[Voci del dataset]
---+---
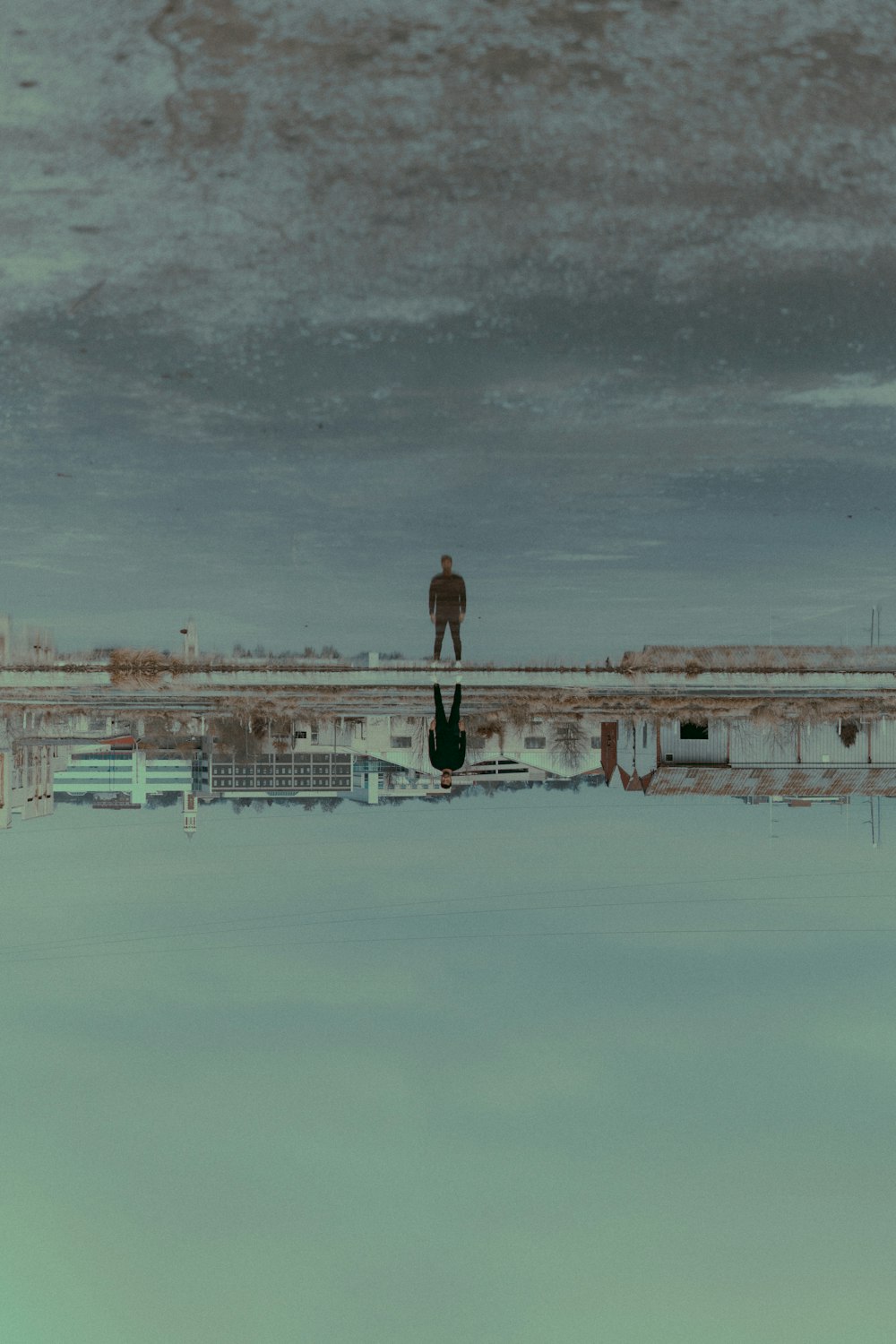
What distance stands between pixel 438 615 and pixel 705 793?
657cm

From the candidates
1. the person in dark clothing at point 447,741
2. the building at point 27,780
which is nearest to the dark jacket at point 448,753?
the person in dark clothing at point 447,741

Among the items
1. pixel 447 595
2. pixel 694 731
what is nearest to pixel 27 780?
pixel 447 595

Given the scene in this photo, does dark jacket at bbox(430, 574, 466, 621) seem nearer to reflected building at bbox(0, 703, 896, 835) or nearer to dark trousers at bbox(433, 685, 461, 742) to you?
dark trousers at bbox(433, 685, 461, 742)

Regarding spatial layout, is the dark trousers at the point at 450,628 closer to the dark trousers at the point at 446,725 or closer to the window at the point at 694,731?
the dark trousers at the point at 446,725

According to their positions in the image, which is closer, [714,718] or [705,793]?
[714,718]

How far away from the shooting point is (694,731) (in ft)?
48.9

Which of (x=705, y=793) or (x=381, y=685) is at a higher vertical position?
(x=381, y=685)

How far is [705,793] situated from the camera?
51.6 feet

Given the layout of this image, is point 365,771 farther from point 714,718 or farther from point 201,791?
point 714,718

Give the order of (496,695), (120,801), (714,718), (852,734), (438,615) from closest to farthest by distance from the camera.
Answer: (438,615)
(496,695)
(714,718)
(852,734)
(120,801)

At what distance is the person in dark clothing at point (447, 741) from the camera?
11828mm

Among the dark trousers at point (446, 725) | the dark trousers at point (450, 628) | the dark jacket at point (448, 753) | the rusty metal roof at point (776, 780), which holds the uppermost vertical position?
the dark trousers at point (450, 628)

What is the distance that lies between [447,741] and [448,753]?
0.19 metres

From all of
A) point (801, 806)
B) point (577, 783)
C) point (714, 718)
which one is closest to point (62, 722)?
point (577, 783)
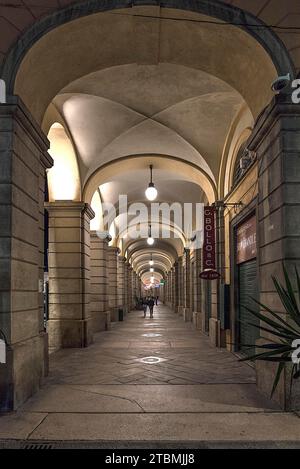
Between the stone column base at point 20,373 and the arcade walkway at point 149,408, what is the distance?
184mm

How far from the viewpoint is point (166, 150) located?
1370cm

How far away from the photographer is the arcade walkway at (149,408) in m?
4.77

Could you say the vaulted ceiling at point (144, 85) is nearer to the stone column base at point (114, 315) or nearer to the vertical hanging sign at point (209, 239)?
→ the vertical hanging sign at point (209, 239)

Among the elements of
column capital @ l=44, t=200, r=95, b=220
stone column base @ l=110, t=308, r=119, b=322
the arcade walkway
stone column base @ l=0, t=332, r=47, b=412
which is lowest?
stone column base @ l=110, t=308, r=119, b=322

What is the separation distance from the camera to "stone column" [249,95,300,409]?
607 cm

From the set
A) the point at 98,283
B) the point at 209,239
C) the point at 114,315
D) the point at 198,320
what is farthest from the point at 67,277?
the point at 114,315

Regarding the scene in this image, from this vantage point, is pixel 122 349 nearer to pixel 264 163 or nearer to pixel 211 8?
pixel 264 163

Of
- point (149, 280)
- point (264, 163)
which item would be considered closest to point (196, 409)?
point (264, 163)

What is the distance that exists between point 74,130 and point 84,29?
4.81 metres

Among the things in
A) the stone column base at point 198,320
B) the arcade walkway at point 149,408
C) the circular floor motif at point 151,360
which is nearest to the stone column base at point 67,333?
the arcade walkway at point 149,408

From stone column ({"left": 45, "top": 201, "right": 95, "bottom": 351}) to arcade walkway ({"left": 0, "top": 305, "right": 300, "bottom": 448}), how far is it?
2.28 metres

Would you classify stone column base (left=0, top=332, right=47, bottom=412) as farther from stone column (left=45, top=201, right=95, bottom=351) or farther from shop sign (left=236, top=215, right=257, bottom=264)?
stone column (left=45, top=201, right=95, bottom=351)

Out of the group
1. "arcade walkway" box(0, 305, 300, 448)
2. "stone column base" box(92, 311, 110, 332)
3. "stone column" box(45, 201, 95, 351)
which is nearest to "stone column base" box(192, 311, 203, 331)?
"stone column base" box(92, 311, 110, 332)

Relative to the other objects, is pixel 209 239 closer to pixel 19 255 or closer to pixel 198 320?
pixel 198 320
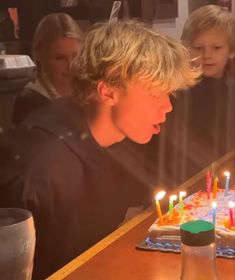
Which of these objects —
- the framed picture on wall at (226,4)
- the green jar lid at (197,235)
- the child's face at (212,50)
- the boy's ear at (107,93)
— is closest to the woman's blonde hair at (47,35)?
the boy's ear at (107,93)

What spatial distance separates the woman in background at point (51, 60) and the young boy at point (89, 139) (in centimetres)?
3

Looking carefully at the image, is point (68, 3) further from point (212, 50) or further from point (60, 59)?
point (212, 50)

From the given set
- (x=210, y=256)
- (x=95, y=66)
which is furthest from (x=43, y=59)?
(x=210, y=256)

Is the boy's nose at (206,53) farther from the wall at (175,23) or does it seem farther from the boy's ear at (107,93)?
the boy's ear at (107,93)

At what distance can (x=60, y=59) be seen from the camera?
---+---
CONSEGNA:
Puoi ricopiare fedelmente ogni riga dell'elenco, omettendo le immagini?

SOLUZIONE:
What distance stands between pixel 438 615 and pixel 705 793?
657cm

From the candidates
1. the person in dark clothing at point 447,741
2. the building at point 27,780
which is nearest to the dark jacket at point 448,753?
the person in dark clothing at point 447,741

Among the items
1. pixel 447 595
2. pixel 694 731
what is nearest to pixel 27 780?
pixel 447 595

Given the scene in this photo, does dark jacket at bbox(430, 574, 466, 621) seem nearer to reflected building at bbox(0, 703, 896, 835) or nearer to dark trousers at bbox(433, 685, 461, 742) to you?
dark trousers at bbox(433, 685, 461, 742)

Regarding spatial layout, is the dark trousers at the point at 450,628 closer to the dark trousers at the point at 446,725 or closer to the window at the point at 694,731?
the dark trousers at the point at 446,725

According to their positions in the image, which is closer, [714,718] or [705,793]?
[714,718]

How far away from the shooting point is (694,731) (in ft)?
48.9

Which of (x=705, y=793) or (x=381, y=685) is at a higher vertical position?
(x=381, y=685)

How far is [705,793] situated from the camera?
51.6 feet

Given the layout of this image, is point 365,771 farther from point 714,718 or farther from point 201,791?
point 714,718

Give the order of (496,695), (120,801), (714,718), (852,734), (438,615) from closest to farthest by distance from the camera.
Answer: (438,615)
(496,695)
(714,718)
(852,734)
(120,801)

At what distance is the person in dark clothing at point (447, 741) from the camera?
11828mm

Among the dark trousers at point (446, 725) | the dark trousers at point (450, 628) | the dark jacket at point (448, 753) | the rusty metal roof at point (776, 780), which holds the uppermost vertical position?
the dark trousers at point (450, 628)

What is the distance that lies between [447,741] and [448,753]?
0.19 metres

From all of
A) point (801, 806)
B) point (577, 783)
C) point (714, 718)
which one is closest to point (62, 722)?
point (577, 783)
Between the stone column base at point 20,373 and the arcade walkway at point 149,408, what is the distance?
184mm

How far from the viewpoint is point (166, 150) located?
1370cm

How far away from the photographer is the arcade walkway at (149,408) in m?
4.77

Could you say the vaulted ceiling at point (144, 85) is nearer to the stone column base at point (114, 315) or nearer to the vertical hanging sign at point (209, 239)?
→ the vertical hanging sign at point (209, 239)

Among the elements of
column capital @ l=44, t=200, r=95, b=220
stone column base @ l=110, t=308, r=119, b=322
the arcade walkway
stone column base @ l=0, t=332, r=47, b=412
which is lowest?
stone column base @ l=110, t=308, r=119, b=322

What is the separation distance from the camera to "stone column" [249,95,300,409]?
607 cm

From the set
A) the point at 98,283
B) the point at 209,239
C) the point at 114,315
D) the point at 198,320
what is farthest from the point at 67,277?
the point at 114,315

Regarding the scene in this image, from this vantage point, is pixel 122 349 nearer to pixel 264 163 or nearer to pixel 211 8?
pixel 264 163

Of
- point (149, 280)
- point (264, 163)
which item would be considered closest to point (196, 409)?
point (264, 163)

What is the distance that exists between point 74,130 and point 84,29?
4.81 metres

Among the things in
A) the stone column base at point 198,320
B) the arcade walkway at point 149,408
C) the circular floor motif at point 151,360
which is nearest to the stone column base at point 67,333?
the arcade walkway at point 149,408

From stone column ({"left": 45, "top": 201, "right": 95, "bottom": 351}) to arcade walkway ({"left": 0, "top": 305, "right": 300, "bottom": 448}), how far is it?
2.28 metres

Would you classify stone column base (left=0, top=332, right=47, bottom=412) as farther from stone column (left=45, top=201, right=95, bottom=351) or farther from shop sign (left=236, top=215, right=257, bottom=264)?
stone column (left=45, top=201, right=95, bottom=351)

Out of the group
1. "arcade walkway" box(0, 305, 300, 448)
2. "stone column base" box(92, 311, 110, 332)
3. "stone column" box(45, 201, 95, 351)
which is nearest to "stone column base" box(192, 311, 203, 331)?
"stone column base" box(92, 311, 110, 332)

Relative to the other objects, is pixel 209 239 closer to pixel 19 255 or closer to pixel 198 320?
pixel 198 320
Which of these objects —
- the framed picture on wall at (226,4)
- the green jar lid at (197,235)
- the child's face at (212,50)
- the boy's ear at (107,93)
— is closest to the woman's blonde hair at (47,35)?
the boy's ear at (107,93)

What spatial distance separates the woman in background at point (51, 60) and the young boy at point (89, 139) (in centimetres)?
3

Looking carefully at the image, is point (68, 3) further from point (212, 50) or further from point (60, 59)?
point (212, 50)

From the given set
- (x=210, y=256)
- (x=95, y=66)
which is furthest from (x=43, y=59)?
(x=210, y=256)

Is the boy's nose at (206,53) farther from the wall at (175,23) or does it seem farther from the boy's ear at (107,93)?
the boy's ear at (107,93)

At what distance can (x=60, y=59) be seen from the camera?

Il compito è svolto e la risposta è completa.